**Extrait choisi**
—————
Les mecs en mission là-bas oublient peu à peu les repères du monde et du genre humain : fallait pas s’attendre à voire les GI Joe disserter sur Spinoza. N’oublions pas qu’ils sont en mission pour nous, sur ordre officiel ou suggestion officieuse de nos gouvernements. DOA nous le rappelle.
Comme il nous rappelle la genèse et l’Histoire de cette guerre sans fin.

[...] Ces connards d'Anglais ont été les premiers à participer massivement au foutoir actuel. Obsédés par leur Grand Jeu contre les Russes, ils établissent à la fin du XIXe siècle une frontière artificielle entre le Raj, les Indes britanniques, et l'Afghanistan, rabaissé au rang d'État tampon. Appelée ligne Durand, du nom du diplomate qui en négocia le tracé, cette démarcation coupe alors en deux le monde pachtoune, jusque-là naturellement réparti le long de l'Hindou Kouch, la Montagne qui tue les Hindous, et de la chaîne de Soulaïman, son prolongement méridional. Elle s'accompagne de l'annexion de six régions montagneuses déclarées zones tribales, par opposition aux zones pacifiées, c'est-à-dire le reste du Pakistan, l'Inde, le Bangladesh et une partie de la Birmanie. Dans chacune de ces six enclaves, l'Empire dépêche un administrateur dont le pouvoir repose sur un système de règles exclusives, simplistes, et de punitions collectives.
—————
**Données fournies**

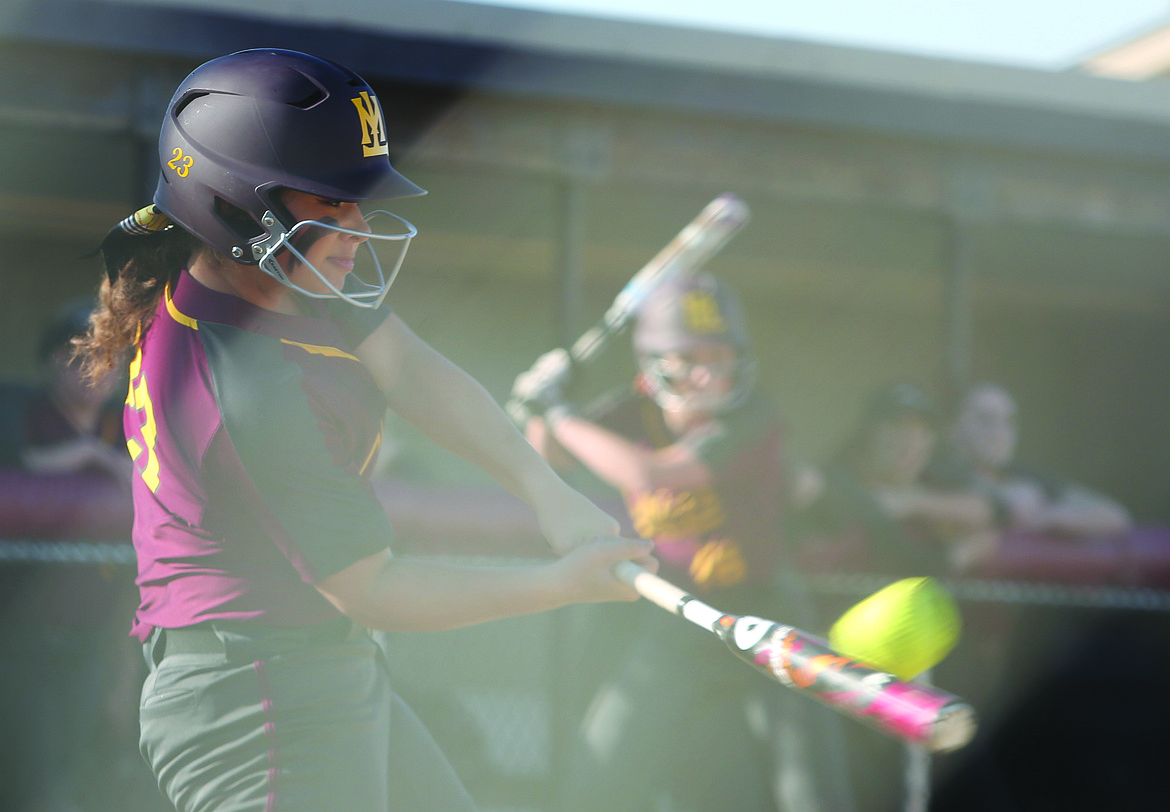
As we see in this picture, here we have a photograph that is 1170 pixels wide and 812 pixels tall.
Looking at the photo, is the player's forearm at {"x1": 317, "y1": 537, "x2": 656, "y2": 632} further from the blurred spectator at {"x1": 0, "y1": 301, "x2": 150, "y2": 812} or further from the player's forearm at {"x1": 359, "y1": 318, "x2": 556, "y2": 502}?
the blurred spectator at {"x1": 0, "y1": 301, "x2": 150, "y2": 812}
—————
**Les consignes**
A – Dites si chacune des affirmations suivantes concorde avec l'extrait sur la ligne Durand, en répondant par oui ou par non et en citant les mots décisifs de l'extrait : (i) la ligne Durand tient son nom du diplomate qui en a négocié le tracé ; (ii) l'annexion porta sur huit régions montagneuses déclarées zones tribales ; (iii) la chaîne de Soulaïman prolonge l'Hindou Kouch vers le sud.
B – Poursuivez l'extrait sur la ligne Durand en reprenant après sa dernière phrase.

**Corrigé de l'exercice**
A –
(i) Oui : « Appelée ligne Durand, du nom du diplomate qui en négocia le tracé ».
(ii) Non : « l'annexion de six régions montagneuses déclarées zones tribales ».
(iii) Oui : « la chaîne de Soulaïman, son prolongement méridional ».

B –
[...] Lorsque le Pakistan obtient son indépendance en 1947, il ne change pas le statut des zones tribales. La nouvelle constitution ne s'y applique pas et le droit de participer aux élections nationales n'est pas accordé aux populations locales.

En dépit de tous ces centres d’intérêt, sans vraiment s’ennuyer, on trouve les 700 pages un peu longuettes, franchement répétitives et la déception est grande lorsqu’à la place du mot FIN, on découvre qu’il ne s’agit que du premier épisode d’une série …
Un gros pavé pour se caler la tête sur le sable cet été.
On pourra même le ressortir chaque année, puis le repasser à nos petits-enfants, c’est tout l’avantage bien compris de ces guerres du Moyen-Orient.

[...] - Comment se passe ta guerre, Gareth ? » Pour Montana, Voodoo a toujours été Gareth.
- Bien. Elle est sans fin. »
- Ne le sont-elles pas toutes ? »


Pour celles et ceux qui aiment le dessous des cartes et les jeux vidéos.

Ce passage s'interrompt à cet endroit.